- **Selection**:
(begin)

What do the internet and 19th-century sex work have in common? Answer: an untraced history of criminalization in the sex industry that has now resulted in the censorship of online sexually graphic content.
Under the Stop Enabling Sex Traffickers Act, or SESTA, which was signed into law just last year, website publishers are held liable for sex trafficking content on their browsers, platforms, forums, channels and media outlets. This government regulation encourages publishers to screen, filter and monitor the content that passes through their data engines so that they are not prosecuted for allowing any sex-trafficking-related activity on their sites. Many of the issues with this law lie in its drawing of exaggerated connections between what is sex exploitation versus simply what is sexual content.
The negative repercussions of this act as this anti-sex-trafficking legislation have encroached upon other areas of the internet that harbor sexually charged media and sex-related content. It is for this reason that researchers at UC Berkeley, such as professor Juana María Rodríguez, have begun to investigate the history of sex work regulation so as to better inform our lawmaking decisions on these topics.
Rodríguez, who teaches in the departments of ethnic studies and lesbian, gay, bisexual, and transgender studies, recently traveled to Mexico to conduct archival work on the visual representations of Latinx sex workers during a moment of sex work regulation.
Many of the issues with this law lie in its drawing of exaggerated connections between what is sex exploitation versus simply what is sexual content.

(end)

- **Raw records**:

(begin)

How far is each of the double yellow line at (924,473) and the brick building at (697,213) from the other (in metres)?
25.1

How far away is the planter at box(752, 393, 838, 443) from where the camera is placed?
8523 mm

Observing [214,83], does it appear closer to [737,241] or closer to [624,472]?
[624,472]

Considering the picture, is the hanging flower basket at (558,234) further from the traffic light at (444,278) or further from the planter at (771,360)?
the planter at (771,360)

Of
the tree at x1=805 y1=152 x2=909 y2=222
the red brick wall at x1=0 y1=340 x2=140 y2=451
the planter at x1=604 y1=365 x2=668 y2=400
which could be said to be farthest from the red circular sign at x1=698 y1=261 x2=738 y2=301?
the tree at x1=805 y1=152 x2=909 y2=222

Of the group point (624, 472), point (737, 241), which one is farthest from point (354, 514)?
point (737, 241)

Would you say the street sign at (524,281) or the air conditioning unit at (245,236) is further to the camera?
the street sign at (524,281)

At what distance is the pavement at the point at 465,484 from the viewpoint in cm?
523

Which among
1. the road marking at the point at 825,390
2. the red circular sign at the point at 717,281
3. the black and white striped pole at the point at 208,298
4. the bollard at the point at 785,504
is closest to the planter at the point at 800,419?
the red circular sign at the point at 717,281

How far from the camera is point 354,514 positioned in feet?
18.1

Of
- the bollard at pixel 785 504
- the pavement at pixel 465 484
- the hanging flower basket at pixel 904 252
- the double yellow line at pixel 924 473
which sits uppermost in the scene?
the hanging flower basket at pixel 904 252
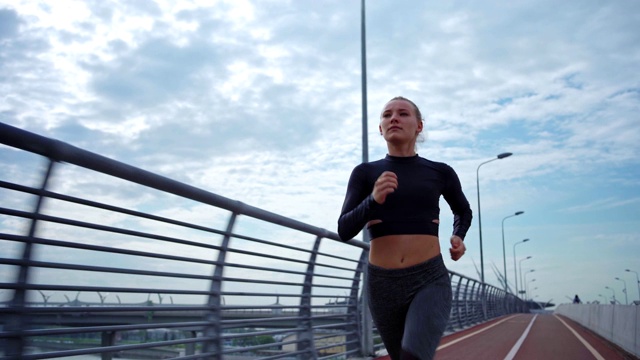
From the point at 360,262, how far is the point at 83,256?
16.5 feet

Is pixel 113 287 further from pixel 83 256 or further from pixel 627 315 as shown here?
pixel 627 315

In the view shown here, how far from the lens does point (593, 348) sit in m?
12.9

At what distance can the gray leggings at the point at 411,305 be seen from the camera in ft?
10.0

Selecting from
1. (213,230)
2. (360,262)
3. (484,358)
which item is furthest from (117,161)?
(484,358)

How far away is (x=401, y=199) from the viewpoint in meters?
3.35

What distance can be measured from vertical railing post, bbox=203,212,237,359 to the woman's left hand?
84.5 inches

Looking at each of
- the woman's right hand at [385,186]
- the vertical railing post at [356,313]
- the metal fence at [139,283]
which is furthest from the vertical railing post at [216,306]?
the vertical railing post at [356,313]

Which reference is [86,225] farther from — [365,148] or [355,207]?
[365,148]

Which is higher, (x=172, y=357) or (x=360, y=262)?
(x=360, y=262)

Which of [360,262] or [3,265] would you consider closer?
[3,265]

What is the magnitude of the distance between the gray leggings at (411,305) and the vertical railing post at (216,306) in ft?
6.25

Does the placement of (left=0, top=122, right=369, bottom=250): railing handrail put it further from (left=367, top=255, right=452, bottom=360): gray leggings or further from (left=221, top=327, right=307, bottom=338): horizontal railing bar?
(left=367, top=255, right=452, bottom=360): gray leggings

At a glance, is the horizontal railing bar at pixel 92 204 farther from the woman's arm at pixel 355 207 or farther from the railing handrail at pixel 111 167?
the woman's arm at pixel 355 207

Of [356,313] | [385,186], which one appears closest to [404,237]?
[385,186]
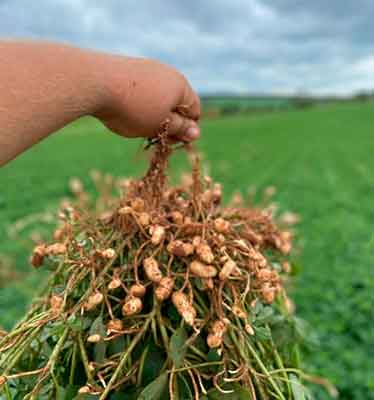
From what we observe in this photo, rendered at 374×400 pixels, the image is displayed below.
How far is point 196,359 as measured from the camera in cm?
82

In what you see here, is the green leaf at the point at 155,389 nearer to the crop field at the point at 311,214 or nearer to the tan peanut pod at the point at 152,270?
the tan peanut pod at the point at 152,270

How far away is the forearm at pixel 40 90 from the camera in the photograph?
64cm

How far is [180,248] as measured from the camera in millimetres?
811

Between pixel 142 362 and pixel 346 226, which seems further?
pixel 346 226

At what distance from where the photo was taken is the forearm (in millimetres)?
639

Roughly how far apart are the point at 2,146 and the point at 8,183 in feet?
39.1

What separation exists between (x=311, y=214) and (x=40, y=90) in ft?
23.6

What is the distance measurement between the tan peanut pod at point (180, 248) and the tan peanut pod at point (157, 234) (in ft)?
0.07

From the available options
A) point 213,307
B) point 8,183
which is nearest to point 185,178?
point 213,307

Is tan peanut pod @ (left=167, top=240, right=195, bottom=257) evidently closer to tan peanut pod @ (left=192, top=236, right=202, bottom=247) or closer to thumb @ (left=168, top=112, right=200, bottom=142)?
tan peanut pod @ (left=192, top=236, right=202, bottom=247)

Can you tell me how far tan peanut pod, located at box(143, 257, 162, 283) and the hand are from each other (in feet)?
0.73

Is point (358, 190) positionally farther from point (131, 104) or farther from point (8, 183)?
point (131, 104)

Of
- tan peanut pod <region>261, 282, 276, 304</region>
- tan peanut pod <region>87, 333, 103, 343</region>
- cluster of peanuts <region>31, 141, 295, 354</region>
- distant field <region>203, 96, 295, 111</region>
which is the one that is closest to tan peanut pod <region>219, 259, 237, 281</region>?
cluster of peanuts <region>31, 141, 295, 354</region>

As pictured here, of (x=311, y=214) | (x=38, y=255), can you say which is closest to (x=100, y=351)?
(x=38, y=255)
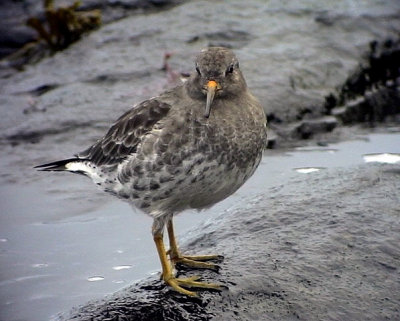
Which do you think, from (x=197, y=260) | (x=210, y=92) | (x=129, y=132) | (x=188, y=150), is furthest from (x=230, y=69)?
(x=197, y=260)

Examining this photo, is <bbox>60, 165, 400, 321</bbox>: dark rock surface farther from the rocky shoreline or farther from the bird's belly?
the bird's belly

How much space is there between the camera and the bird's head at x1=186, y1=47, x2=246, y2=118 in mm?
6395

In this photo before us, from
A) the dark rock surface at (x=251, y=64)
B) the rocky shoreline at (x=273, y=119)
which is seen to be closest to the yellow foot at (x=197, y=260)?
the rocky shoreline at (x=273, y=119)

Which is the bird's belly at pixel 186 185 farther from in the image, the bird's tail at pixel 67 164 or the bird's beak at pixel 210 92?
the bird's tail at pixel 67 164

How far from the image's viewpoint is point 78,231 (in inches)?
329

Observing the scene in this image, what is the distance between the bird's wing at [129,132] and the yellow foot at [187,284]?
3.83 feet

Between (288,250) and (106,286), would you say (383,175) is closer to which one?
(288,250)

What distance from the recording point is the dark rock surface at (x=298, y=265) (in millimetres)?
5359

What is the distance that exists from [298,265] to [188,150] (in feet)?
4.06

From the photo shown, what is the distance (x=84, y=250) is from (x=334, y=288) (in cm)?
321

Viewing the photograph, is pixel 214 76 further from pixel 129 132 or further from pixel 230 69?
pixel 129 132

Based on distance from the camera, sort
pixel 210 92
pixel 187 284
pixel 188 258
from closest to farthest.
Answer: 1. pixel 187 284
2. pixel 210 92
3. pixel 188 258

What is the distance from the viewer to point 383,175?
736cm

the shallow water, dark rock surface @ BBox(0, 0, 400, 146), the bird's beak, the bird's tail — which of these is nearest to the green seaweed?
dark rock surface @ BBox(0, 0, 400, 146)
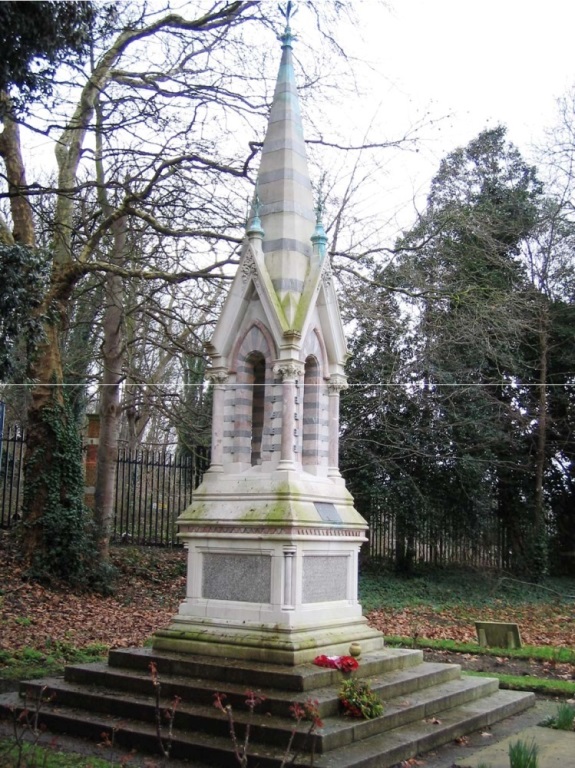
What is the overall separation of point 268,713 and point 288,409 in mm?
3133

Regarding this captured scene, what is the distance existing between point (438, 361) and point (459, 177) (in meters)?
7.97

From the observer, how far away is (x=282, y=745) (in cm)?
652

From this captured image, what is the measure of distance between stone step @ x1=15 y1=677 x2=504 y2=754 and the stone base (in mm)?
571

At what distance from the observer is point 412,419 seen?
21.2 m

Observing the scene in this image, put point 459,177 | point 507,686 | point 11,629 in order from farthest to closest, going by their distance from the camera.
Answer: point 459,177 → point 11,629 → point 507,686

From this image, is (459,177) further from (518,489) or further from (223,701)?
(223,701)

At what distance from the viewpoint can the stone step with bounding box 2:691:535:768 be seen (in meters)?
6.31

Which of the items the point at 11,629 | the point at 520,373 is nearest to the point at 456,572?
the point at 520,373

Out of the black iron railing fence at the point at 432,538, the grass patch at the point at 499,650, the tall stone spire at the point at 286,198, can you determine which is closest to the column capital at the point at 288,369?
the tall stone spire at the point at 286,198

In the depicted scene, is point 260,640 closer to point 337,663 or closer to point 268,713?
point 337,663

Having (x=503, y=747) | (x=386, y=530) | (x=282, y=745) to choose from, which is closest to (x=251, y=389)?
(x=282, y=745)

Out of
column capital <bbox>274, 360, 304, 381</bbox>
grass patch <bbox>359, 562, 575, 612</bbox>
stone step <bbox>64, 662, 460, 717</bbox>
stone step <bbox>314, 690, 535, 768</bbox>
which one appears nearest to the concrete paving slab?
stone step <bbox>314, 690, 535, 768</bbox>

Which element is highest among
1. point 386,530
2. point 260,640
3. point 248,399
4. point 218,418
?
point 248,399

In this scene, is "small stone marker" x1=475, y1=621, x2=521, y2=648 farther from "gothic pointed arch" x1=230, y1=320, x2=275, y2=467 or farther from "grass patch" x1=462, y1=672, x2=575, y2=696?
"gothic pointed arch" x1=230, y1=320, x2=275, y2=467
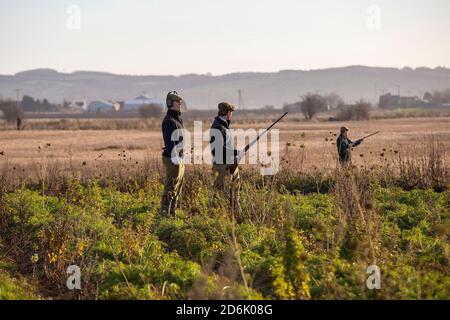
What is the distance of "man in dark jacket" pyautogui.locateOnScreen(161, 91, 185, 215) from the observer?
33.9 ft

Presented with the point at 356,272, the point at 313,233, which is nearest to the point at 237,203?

(end)
(begin)

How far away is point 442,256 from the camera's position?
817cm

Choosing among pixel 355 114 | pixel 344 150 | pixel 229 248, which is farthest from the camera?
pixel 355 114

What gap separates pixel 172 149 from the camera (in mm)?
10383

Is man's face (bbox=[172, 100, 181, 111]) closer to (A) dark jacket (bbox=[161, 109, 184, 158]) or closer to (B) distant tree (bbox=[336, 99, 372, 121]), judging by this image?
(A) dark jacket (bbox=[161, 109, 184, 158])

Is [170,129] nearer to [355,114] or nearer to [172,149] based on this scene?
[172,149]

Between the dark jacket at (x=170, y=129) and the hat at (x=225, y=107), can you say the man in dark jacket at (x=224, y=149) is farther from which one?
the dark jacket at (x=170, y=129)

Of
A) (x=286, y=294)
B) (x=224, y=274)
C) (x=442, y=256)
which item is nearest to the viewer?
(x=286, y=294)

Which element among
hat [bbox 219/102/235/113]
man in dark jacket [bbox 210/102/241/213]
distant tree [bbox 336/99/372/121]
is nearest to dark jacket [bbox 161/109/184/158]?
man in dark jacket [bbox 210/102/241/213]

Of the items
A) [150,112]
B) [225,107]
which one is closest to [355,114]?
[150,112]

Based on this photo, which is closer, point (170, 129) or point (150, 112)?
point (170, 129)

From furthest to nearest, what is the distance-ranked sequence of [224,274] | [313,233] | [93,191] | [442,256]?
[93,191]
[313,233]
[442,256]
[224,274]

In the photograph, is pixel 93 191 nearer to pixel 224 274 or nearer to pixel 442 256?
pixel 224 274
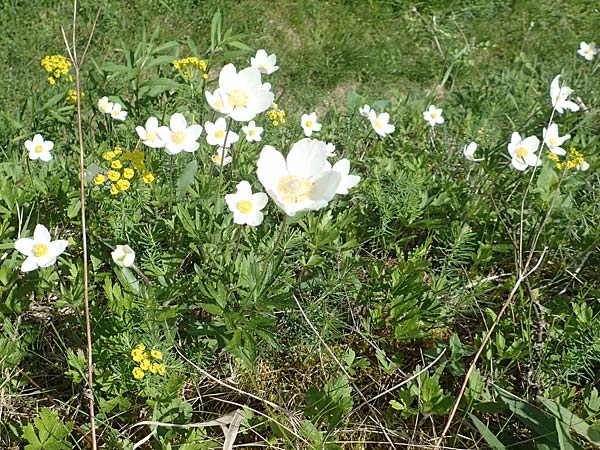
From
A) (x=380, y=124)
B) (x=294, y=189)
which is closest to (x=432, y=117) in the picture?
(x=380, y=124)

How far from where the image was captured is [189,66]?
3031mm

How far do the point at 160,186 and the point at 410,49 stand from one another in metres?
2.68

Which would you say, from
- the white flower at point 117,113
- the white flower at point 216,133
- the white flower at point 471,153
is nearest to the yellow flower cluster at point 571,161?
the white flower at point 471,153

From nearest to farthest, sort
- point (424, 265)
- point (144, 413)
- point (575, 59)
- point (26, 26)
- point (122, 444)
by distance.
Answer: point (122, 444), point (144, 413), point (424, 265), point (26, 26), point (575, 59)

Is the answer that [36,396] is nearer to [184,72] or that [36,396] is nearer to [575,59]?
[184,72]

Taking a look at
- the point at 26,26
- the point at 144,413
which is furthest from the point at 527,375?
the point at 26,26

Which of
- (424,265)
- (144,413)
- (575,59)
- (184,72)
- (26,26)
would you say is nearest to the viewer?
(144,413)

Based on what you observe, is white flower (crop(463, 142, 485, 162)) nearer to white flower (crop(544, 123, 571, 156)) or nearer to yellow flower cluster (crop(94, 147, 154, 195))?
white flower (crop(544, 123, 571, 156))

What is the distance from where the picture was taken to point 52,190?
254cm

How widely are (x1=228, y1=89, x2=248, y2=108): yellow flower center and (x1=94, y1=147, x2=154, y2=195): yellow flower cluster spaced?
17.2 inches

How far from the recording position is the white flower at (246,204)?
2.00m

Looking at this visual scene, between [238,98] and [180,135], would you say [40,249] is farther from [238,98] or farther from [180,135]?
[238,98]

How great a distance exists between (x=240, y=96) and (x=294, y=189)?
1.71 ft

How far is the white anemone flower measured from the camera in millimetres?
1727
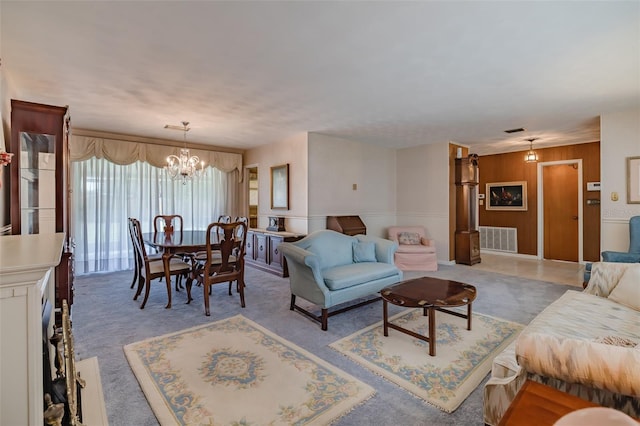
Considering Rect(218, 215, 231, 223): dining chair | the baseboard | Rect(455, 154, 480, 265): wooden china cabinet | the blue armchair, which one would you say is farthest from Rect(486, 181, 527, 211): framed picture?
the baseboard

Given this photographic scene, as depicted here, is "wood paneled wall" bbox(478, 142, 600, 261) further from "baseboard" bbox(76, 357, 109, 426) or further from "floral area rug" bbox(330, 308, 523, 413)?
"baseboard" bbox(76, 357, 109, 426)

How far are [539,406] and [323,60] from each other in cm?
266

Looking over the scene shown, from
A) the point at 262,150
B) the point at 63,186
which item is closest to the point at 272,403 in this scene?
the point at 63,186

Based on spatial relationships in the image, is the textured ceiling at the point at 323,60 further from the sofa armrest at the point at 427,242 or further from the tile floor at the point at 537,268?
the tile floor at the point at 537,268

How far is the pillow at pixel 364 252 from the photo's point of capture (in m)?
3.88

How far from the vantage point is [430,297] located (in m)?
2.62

(end)

- **Written request A**: Name every kind of outlet the SESTA article says website publishers are held liable for when it carries sex trafficking content.
- **Written request B**: Copy word for word the part of the SESTA article that runs from "The negative repercussions" to "on these topics.".

- **Final answer A**:
browsers
platforms
forums
channels
media outlets

- **Final answer B**:
The negative repercussions of this act as this anti-sex-trafficking legislation have encroached upon other areas of the internet that harbor sexually charged media and sex-related content. It is for this reason that researchers at UC Berkeley, such as professor Juana María Rodríguez, have begun to investigate the history of sex work regulation so as to better inform our lawmaking decisions on these topics.